Now that baby boy is demanding to be seen from my middle region, people have been asking me left and right how I'm feeling.  Physically, I have zero complaints.  Compared to what I've heard from other women about their pregnancies, I think I'm breezing right along.  But in the last couple of weeks the weight of becoming a mother has really started to sink in.

The only way I can describe the whirl of feelings and emotions is that it's like being on a train that you can't get off of. In life, we have so many choices.  We choose what we do, when we do it, who we do it with.  We make some pretty monumental decisions, too - like getting married and buying houses - but all of those, even if inconvenient, can be undone.  But having a baby, after a certain point, is permanent.  He's ours forever, our creation, our responsibility. My life doesn't feel like it belongs entirely to me anymore.  My husband and I often talk about doing our best not to make decisions out of fear but the truth is if something ever seems too scary or too big, we can just back out.  But not this.

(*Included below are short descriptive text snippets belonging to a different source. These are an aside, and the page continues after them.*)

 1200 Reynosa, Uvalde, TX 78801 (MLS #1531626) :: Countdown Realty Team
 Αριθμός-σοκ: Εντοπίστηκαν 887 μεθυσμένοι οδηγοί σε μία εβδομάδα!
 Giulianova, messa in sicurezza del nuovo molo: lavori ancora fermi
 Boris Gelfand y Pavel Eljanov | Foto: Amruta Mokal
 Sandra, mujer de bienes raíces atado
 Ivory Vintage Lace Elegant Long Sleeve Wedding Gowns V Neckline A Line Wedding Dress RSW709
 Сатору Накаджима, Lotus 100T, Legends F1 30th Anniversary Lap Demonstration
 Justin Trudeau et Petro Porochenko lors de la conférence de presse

And it's not that I want to.  I think it's just the knowing that I can't.  No matter how scary childbirth seems, I have to do it.  No matter how big parenthood feels, it's coming.

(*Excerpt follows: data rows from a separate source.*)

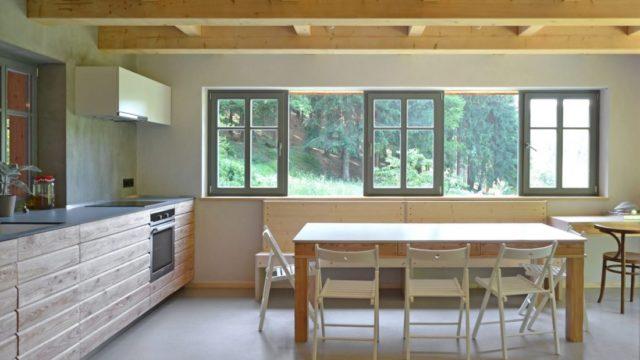 Romantické bydlení pro rodinu tesaře skrývá malebný domek smoderní výbavou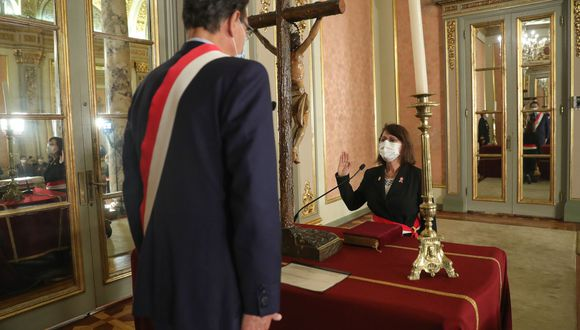 Pilar Mazzetti Soler fue ratificada como ministra de Salud ante el presidente Martín Vizcarra. (Foto: Presidencia)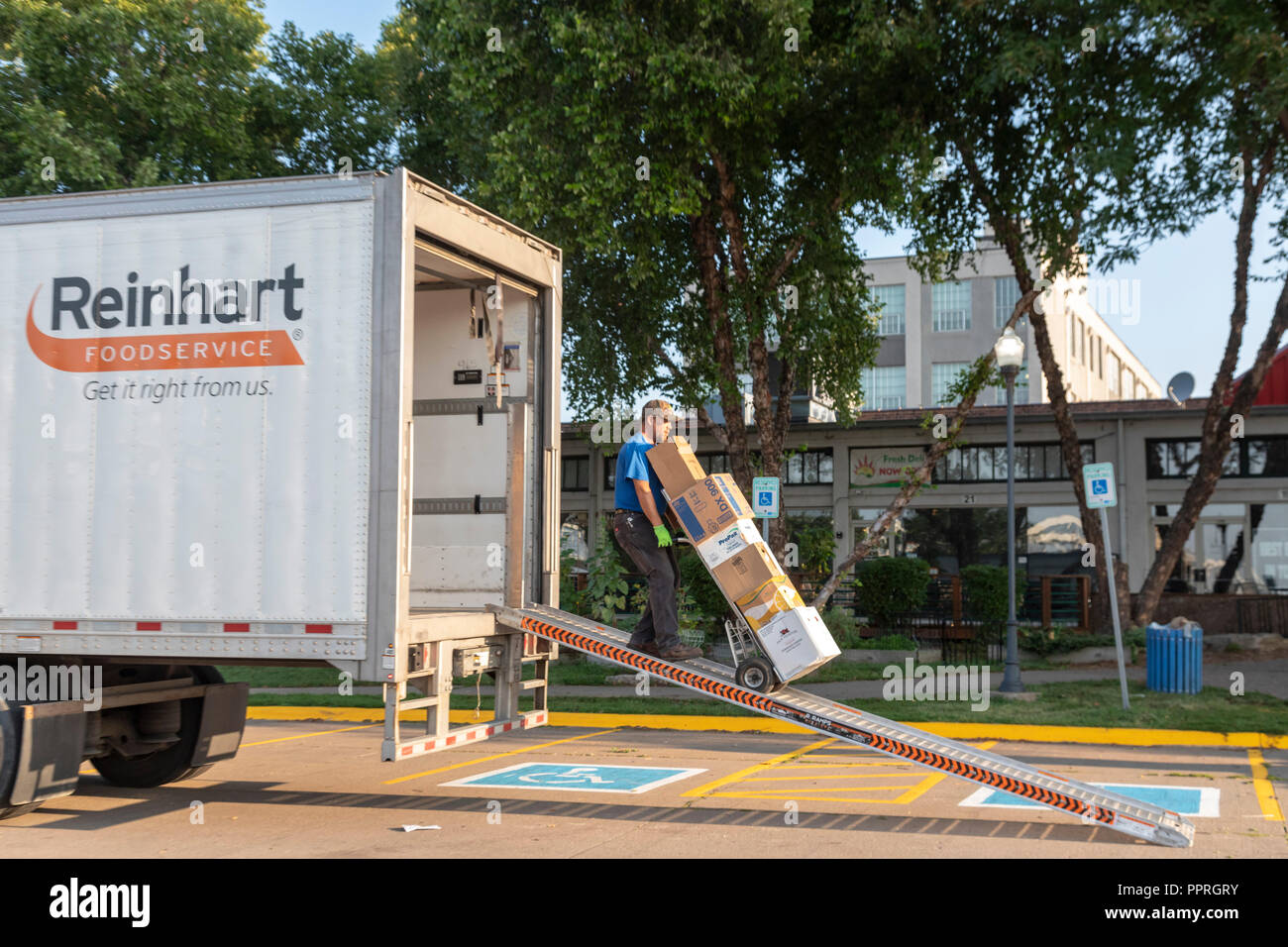 Davenport, Iowa - A worker for Reinhart Foodservice delivers food to a restaurant. - Stock Image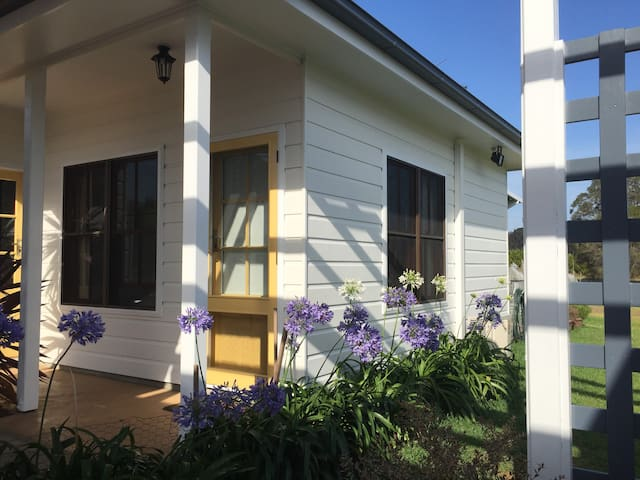Lovedale Hideout Hunter Valley - Rothbury - Bed & Breakfast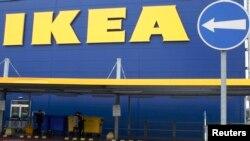 """""""IKEA"""" dükanynyň daşy."""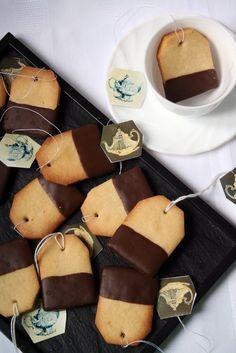 Leuk voor bijvoorbeeld een high tea-feestje: koekjes bakken in de vorm van een theezakje. Gaatje er in en zelfgemaakt labeltje er aan. Dopen in gesmolten chocolade. #high_tea #koekjes #theezakje #kinderfeestje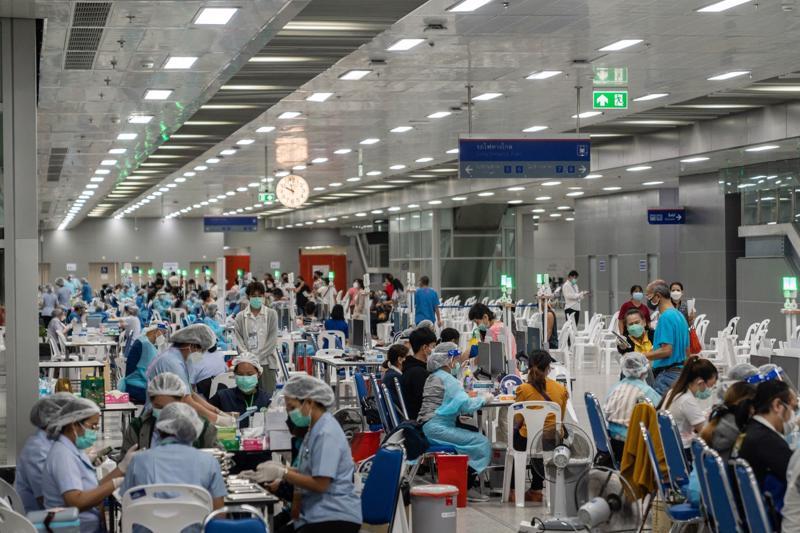 Tiêm phòng Covid-19 bằng vaccine AstraZeneca tại một cơ sở ở Bangkok, Thái Lan hôm 16/7 - Ảnh: Bloomberg.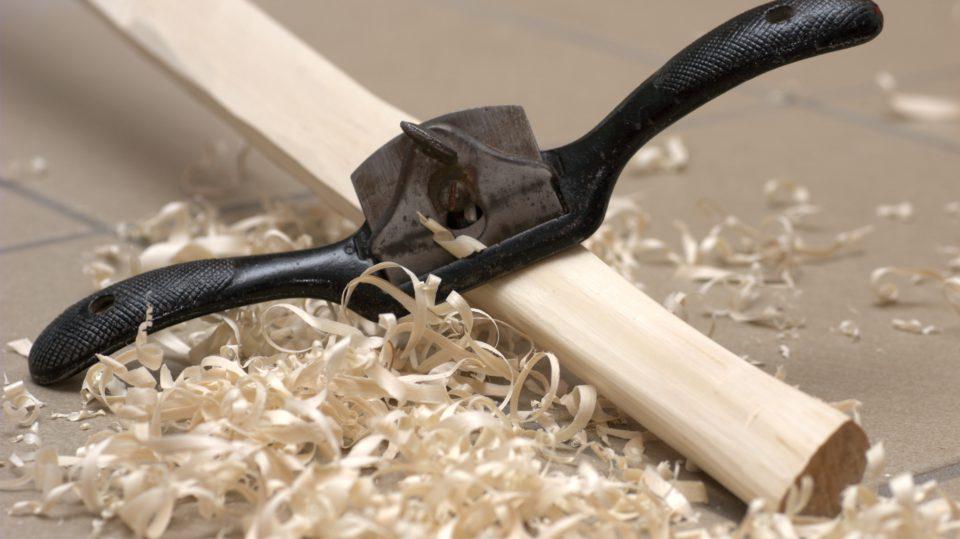 Mit dem Ziehhobel lassen sich konkave Formen perfekt bearbeiten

A few years ago my mom gave me all our old family photo albums, some of them going back generations and some just to my childhood.  When I was looking through them again, I noticed this photo collage she'd made when I was about two with a poem she wrote.  It has a really melancholy tone and I think I'm starting to understand it more now as motherhood approaches.

It's not that I don't 
know how but
there just isn't time
to plant and prune
and grow flowers
just now.

It's not that I've never
sewn a garment
collected and mulled
and collaborated with
patterns to fashion in
fabric and color
and flash.  But there isn't time right
now.

There's time enough
now for work 
and dishes and
sleep.

And any the rest that's 
left is for just
blue eyes and
bouncing and babbling
boisterous and beautiful
a baby no more
just growing so
fast just growing
so now.

January 5, 2015

Resolution.



Welcome to 2015!  It feels like I'm the last one to the party but I've just been soaking it in, savoring each morning I've been able to sleep in.  Back to reality today...

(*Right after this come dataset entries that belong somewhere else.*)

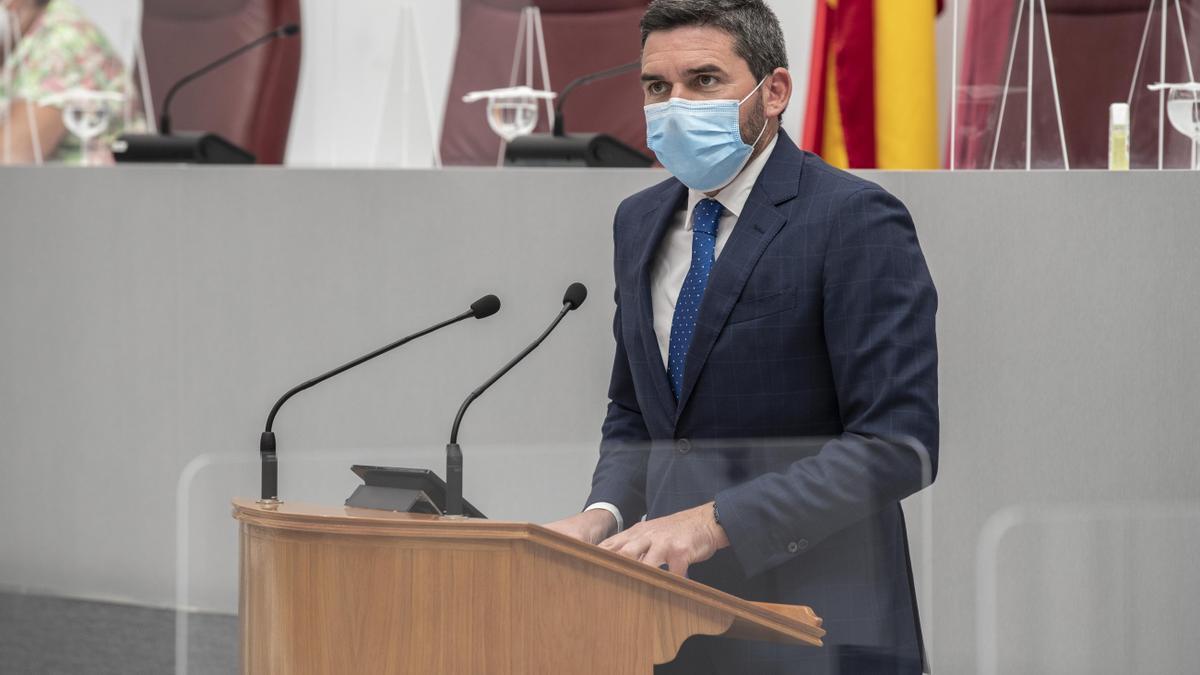 El consejero de Agua, Antonio Luengo, durante su intervención en la Asamblea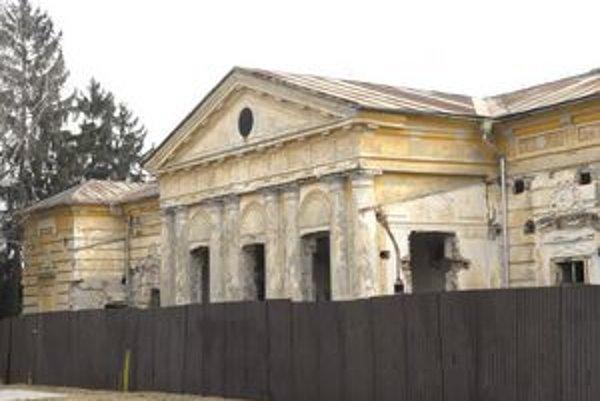 Kaštieľ v Krásnej. Po rekonštrukcii má slúžiť na spoločenské podujatia a výstavy umeleckých diel.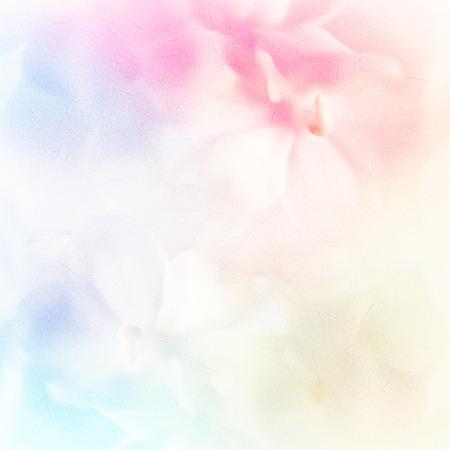 Vívida de flores rosas de color en el estilo suave y la falta de definición en la textura de papel de morera Foto de archivo - 43983406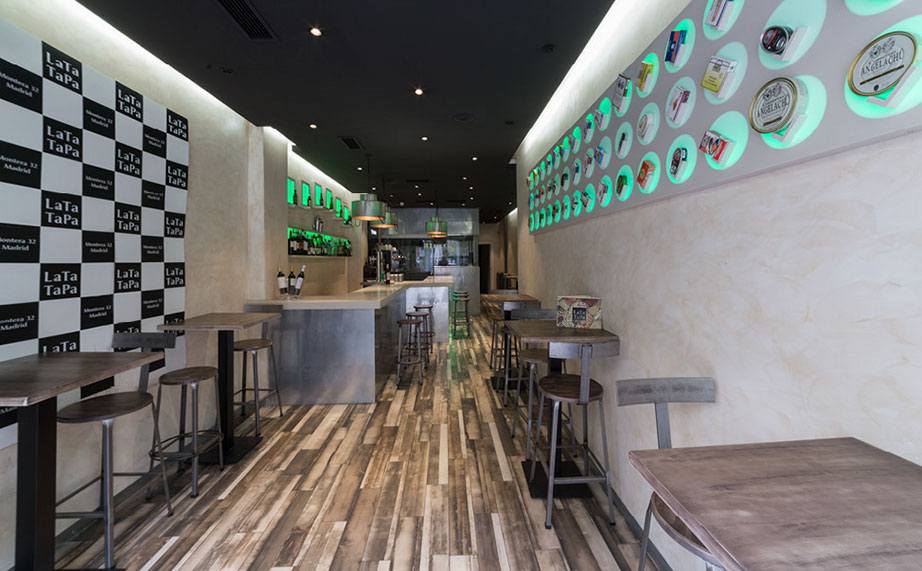 krion® at lata tapa, a gastro-bar that elevates the world of preserves. Solid Surface for restaurant & catering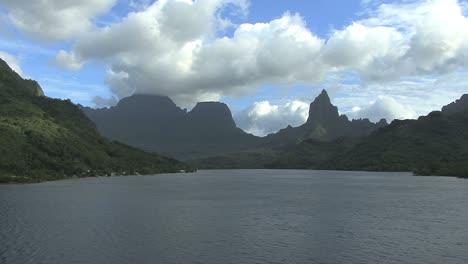 Moorea-Opunohu-Bay-Monte-Rotui
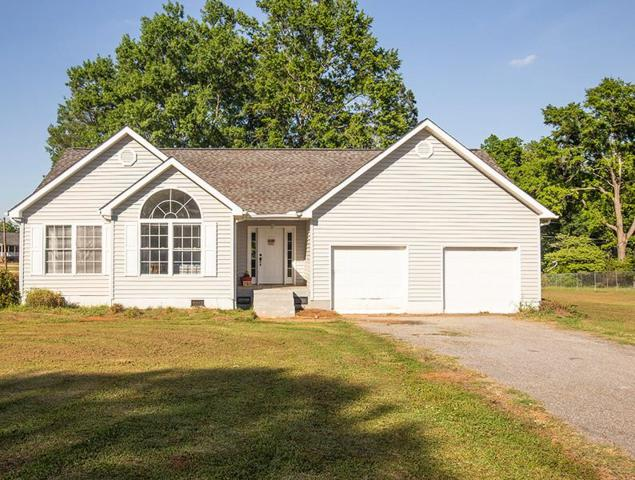 301 Johnston, Ninety Six, SC 29666 (MLS #117308) :: Premier Properties Real Estate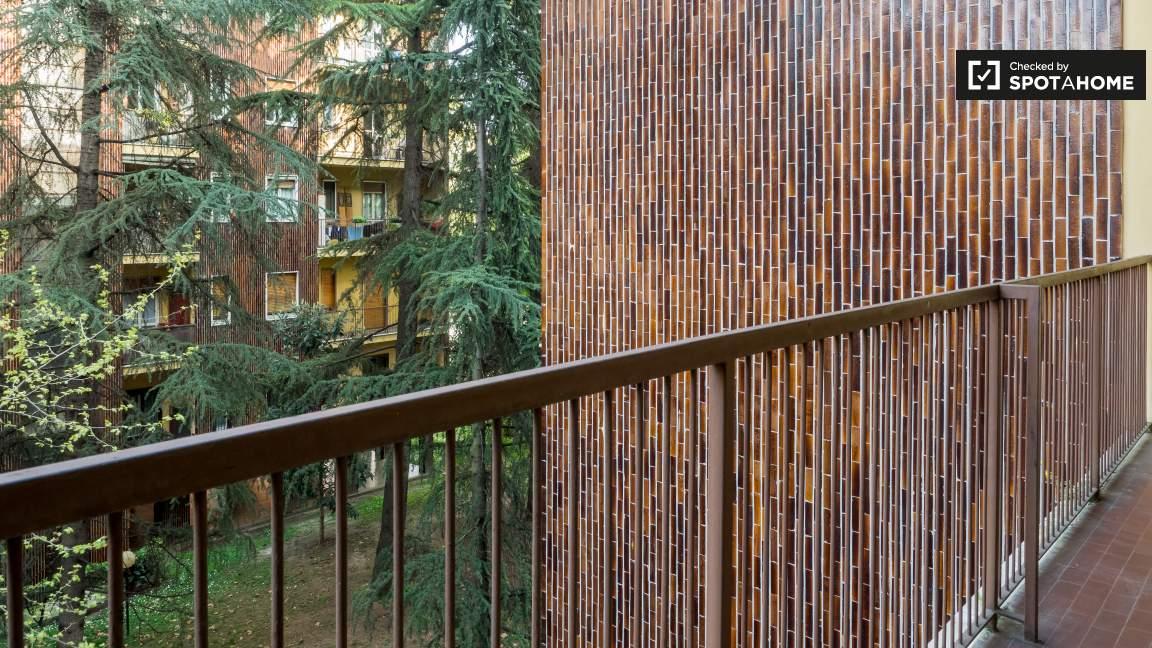 Camera 2 balcone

I'm a big believer in resolutions, and public ones at that.  I feel like it's helpful to look back and remind yourself what seemed possible when you still had 365 promising days ahead!

Last year I set one resolution and I plan to do the same this year.  Worry less.  That's it.  Just worry less.  2015 will be a BIG year for us with lots of changes.  Just cleaning out the room where the baby will go has got me stressed, and that's just the tip of the iceberg.  Between balancing changes to our finances, work, relationship and the total unknown of being completely and solely responsible for another living creature, there's a lot I could worry about.  But I also believe we choose how we feel about things and that our feelings are completely within our own control.  Isn't that a reassuring thought? Hard to live it but worth trying.

What are you resolving to do/be/see this year?